The attack requires no authentication, no user interaction, and has low complexity. The attacker simply needs network access to the SMTP port (typically port 25, 465, or 587) of the vulnerable Haraka instance. Each malicious email sent will crash a worker process, and repeated attacks can effectively deny mail service to legitimate users.
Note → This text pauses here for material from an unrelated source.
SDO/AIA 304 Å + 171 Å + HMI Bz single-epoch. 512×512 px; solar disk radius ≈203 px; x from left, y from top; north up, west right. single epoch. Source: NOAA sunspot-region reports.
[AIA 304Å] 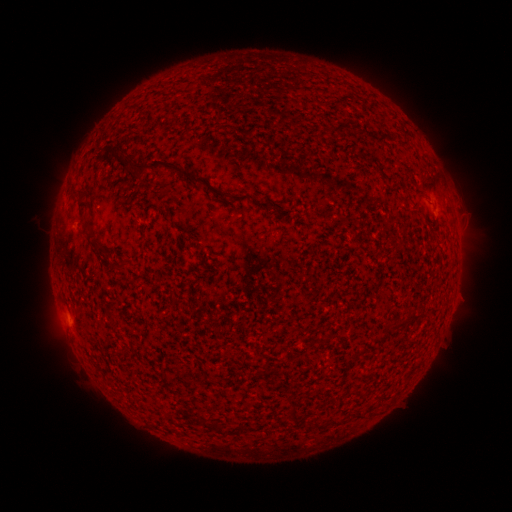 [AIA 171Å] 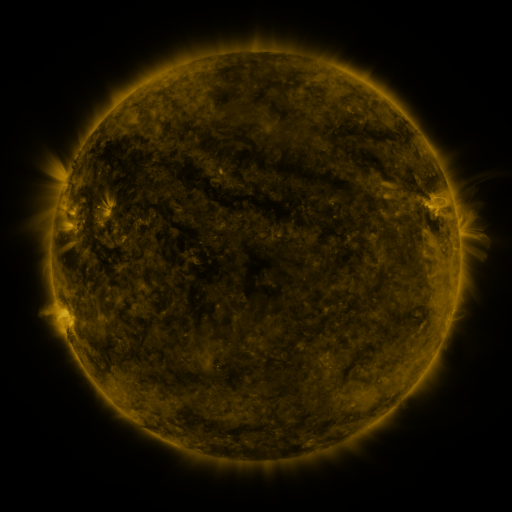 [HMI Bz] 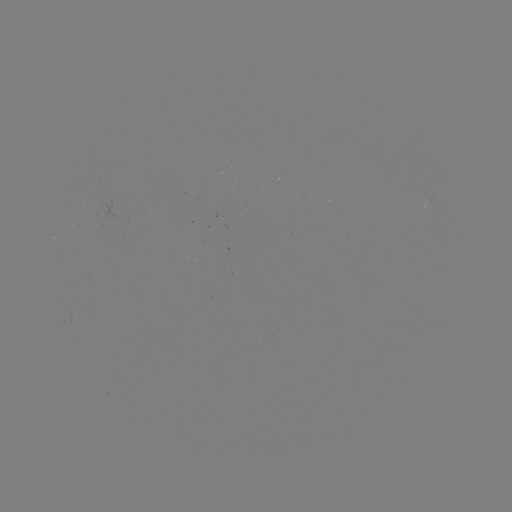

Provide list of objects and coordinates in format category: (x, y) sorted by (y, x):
(none)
Detection Methods for CVE-2026-34752
Indicators of Compromise
- Unexpected crashes or restarts of Haraka worker processes in system logs
- SMTP connections containing emails with __proto__ or similar prototype pollution strings in header names
- Increased frequency of worker process spawn events indicating repeated crashes
- Error logs showing uncaught exceptions related to object property handling
Detection Strategies
- Configure mail gateway logs to alert on emails containing __proto__, constructor, or __defineGetter__ in header names
- Monitor Haraka process stability using process managers like PM2 or systemd, alerting on abnormal restart patterns
- Implement SMTP traffic inspection rules to identify and flag malicious header patterns before they reach the mail server
- Review application logs for stack traces indicating prototype pollution or uncaught exception errors
Monitoring Recommendations
- Enable verbose logging in Haraka to capture detailed information about incoming email headers during incident investigation
- Set up real-time alerting for Haraka worker process crashes using monitoring solutions like Prometheus, Datadog, or similar
- Monitor SMTP connection rates and correlate spikes with process instability events
- Implement baseline metrics for normal worker process lifecycle and alert on deviations
How to Mitigate CVE-2026-34752
Immediate Actions Required
- Upgrade Haraka to version 3.1.4 or later immediately, as this version contains the patch for this vulnerability
- Review recent mail server logs for evidence of exploitation attempts using __proto__ headers
- Consider temporarily implementing upstream mail filtering to block emails with suspicious header patterns while patching is scheduled
- Ensure worker process supervisors are configured to restart crashed processes to maintain service availability during the upgrade window
Patch Information
The vulnerability has been addressed in Haraka version 3.1.4. The patch adds proper input validation and sanitization for email header names, preventing special JavaScript properties from causing prototype pollution or uncaught exceptions. Organizations should upgrade to this version or later by following the release notes available at the GitHub Haraka Release v3.1.4. Additional details about the vulnerability and fix can be found in the GitHub Security Advisory GHSA-xph3-r2jf-4vp3.
Workarounds
- Deploy a mail relay or proxy in front of Haraka that sanitizes or rejects emails with __proto__ or other JavaScript-sensitive strings in header names
- Implement rate limiting on SMTP connections to reduce the impact of repeated crash attempts
- Configure network-level filtering to restrict SMTP access to trusted sources while awaiting the patch deployment
- Use process supervision tools to automatically restart crashed Haraka workers, minimizing downtime during an attack
# Upgrade Haraka to patched version
npm update haraka@3.1.4
# Verify installed version
npm list haraka
# Restart Haraka service after upgrade
systemctl restart haraka
Disclaimer: This content was generated using AI. While we strive for accuracy, please verify critical information with official sources.